Task to complete:
From the listing below, copy each line where "googlesyndication" occurs.

Data for this task:
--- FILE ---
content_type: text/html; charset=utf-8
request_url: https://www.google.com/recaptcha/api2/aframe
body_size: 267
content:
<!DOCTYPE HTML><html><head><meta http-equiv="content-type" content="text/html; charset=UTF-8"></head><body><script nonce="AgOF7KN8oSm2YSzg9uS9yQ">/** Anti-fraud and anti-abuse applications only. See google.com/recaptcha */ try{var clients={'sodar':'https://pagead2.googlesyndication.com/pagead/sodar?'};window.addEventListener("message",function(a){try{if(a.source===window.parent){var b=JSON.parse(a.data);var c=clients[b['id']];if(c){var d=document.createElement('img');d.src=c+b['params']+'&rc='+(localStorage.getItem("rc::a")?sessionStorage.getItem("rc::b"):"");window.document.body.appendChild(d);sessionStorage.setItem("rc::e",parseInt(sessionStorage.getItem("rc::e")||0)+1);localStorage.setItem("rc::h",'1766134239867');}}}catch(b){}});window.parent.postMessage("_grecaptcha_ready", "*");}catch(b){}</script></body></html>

---

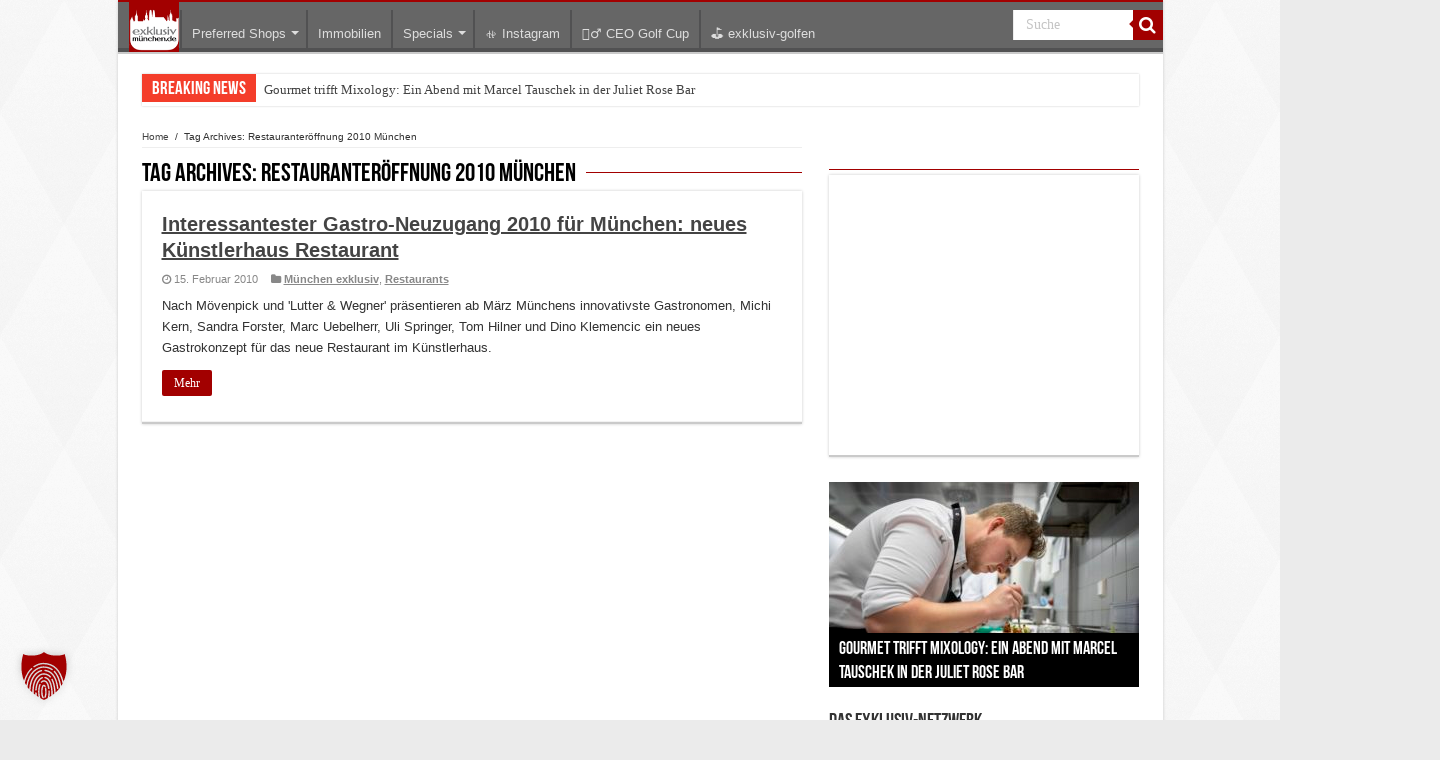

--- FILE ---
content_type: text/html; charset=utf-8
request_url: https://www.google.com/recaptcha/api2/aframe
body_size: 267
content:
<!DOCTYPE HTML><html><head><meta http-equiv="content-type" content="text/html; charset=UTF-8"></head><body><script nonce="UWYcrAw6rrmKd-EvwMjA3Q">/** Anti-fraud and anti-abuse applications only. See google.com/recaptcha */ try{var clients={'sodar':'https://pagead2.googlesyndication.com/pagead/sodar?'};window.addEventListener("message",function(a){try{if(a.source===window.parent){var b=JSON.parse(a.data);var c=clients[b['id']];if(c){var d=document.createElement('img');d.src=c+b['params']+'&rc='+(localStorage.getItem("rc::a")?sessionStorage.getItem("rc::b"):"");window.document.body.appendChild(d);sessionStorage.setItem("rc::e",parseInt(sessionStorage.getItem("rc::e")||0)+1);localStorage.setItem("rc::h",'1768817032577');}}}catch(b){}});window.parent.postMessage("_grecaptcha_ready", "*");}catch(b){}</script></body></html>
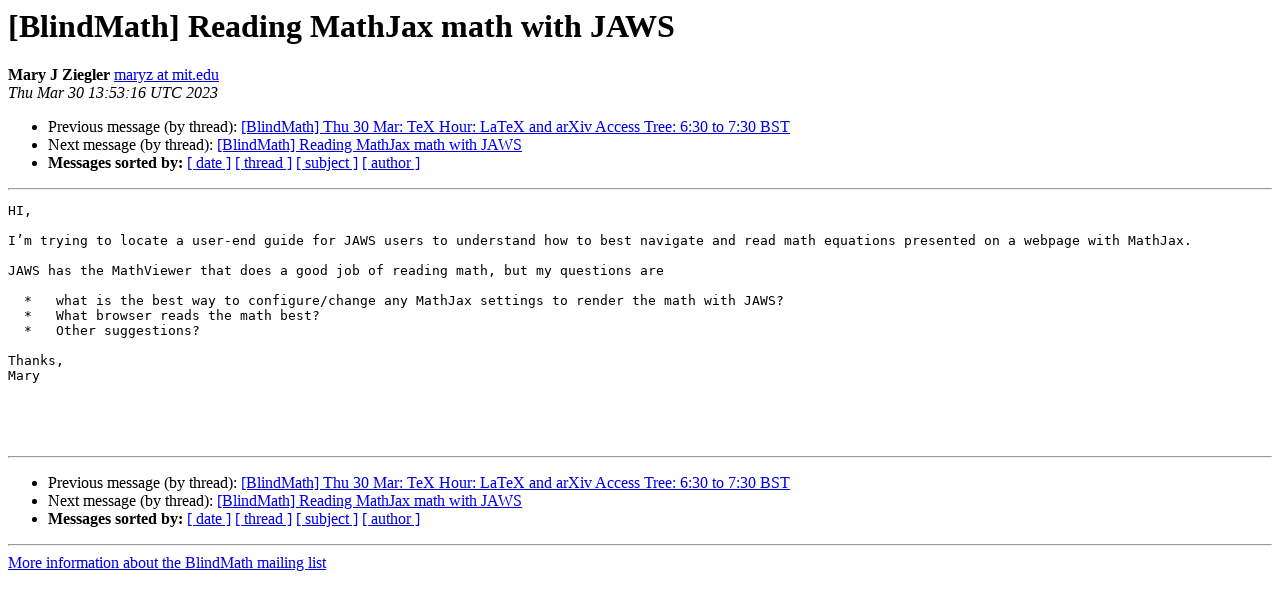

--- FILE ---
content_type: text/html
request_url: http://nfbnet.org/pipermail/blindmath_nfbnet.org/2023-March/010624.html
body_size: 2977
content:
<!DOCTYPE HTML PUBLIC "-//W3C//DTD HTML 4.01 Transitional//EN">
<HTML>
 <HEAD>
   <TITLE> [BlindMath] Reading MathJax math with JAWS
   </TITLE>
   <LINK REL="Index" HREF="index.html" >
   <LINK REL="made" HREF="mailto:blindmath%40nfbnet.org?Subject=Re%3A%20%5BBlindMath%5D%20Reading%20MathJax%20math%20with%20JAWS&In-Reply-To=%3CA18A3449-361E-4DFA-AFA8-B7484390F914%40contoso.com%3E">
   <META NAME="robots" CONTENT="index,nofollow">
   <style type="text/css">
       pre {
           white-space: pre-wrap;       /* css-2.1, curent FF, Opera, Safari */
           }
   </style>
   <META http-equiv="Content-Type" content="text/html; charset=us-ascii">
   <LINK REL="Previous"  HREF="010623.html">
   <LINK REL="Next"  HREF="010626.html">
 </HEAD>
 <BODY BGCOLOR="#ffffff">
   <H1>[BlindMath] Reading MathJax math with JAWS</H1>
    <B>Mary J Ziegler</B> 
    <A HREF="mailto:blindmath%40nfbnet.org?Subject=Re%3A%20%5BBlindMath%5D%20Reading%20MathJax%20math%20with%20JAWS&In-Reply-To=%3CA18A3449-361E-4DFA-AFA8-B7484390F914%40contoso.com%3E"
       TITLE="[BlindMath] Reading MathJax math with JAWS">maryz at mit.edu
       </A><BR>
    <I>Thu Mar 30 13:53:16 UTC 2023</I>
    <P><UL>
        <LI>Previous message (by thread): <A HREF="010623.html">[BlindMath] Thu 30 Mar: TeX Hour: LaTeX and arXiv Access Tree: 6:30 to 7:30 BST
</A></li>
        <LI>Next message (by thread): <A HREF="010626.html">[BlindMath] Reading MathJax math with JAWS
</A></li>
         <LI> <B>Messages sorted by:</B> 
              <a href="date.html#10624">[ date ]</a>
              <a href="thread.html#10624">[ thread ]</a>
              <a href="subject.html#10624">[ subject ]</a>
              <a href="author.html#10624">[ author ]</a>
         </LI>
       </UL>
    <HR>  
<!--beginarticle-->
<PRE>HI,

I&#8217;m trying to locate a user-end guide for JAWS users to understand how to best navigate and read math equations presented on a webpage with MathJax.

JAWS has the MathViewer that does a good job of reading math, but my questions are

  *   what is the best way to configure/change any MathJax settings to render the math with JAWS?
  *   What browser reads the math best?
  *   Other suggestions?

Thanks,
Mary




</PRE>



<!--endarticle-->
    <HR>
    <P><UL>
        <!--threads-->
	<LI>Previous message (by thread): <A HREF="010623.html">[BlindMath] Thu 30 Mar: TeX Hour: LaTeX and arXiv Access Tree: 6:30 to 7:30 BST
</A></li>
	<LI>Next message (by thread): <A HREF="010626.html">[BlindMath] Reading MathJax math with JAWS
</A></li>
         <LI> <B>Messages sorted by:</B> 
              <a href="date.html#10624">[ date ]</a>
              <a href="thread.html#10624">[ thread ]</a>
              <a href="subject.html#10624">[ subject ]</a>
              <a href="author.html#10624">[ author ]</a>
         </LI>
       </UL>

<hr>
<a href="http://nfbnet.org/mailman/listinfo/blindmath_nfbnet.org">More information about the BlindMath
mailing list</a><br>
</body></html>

Reply to the task:
<!DOCTYPE HTML><html><head><meta http-equiv="content-type" content="text/html; charset=UTF-8"></head><body><script nonce="AgOF7KN8oSm2YSzg9uS9yQ">/** Anti-fraud and anti-abuse applications only. See google.com/recaptcha */ try{var clients={'sodar':'https://pagead2.googlesyndication.com/pagead/sodar?'};window.addEventListener("message",function(a){try{if(a.source===window.parent){var b=JSON.parse(a.data);var c=clients[b['id']];if(c){var d=document.createElement('img');d.src=c+b['params']+'&rc='+(localStorage.getItem("rc::a")?sessionStorage.getItem("rc::b"):"");window.document.body.appendChild(d);sessionStorage.setItem("rc::e",parseInt(sessionStorage.getItem("rc::e")||0)+1);localStorage.setItem("rc::h",'1766134239867');}}}catch(b){}});window.parent.postMessage("_grecaptcha_ready", "*");}catch(b){}</script></body></html>
<!DOCTYPE HTML><html><head><meta http-equiv="content-type" content="text/html; charset=UTF-8"></head><body><script nonce="UWYcrAw6rrmKd-EvwMjA3Q">/** Anti-fraud and anti-abuse applications only. See google.com/recaptcha */ try{var clients={'sodar':'https://pagead2.googlesyndication.com/pagead/sodar?'};window.addEventListener("message",function(a){try{if(a.source===window.parent){var b=JSON.parse(a.data);var c=clients[b['id']];if(c){var d=document.createElement('img');d.src=c+b['params']+'&rc='+(localStorage.getItem("rc::a")?sessionStorage.getItem("rc::b"):"");window.document.body.appendChild(d);sessionStorage.setItem("rc::e",parseInt(sessionStorage.getItem("rc::e")||0)+1);localStorage.setItem("rc::h",'1768817032577');}}}catch(b){}});window.parent.postMessage("_grecaptcha_ready", "*");}catch(b){}</script></body></html>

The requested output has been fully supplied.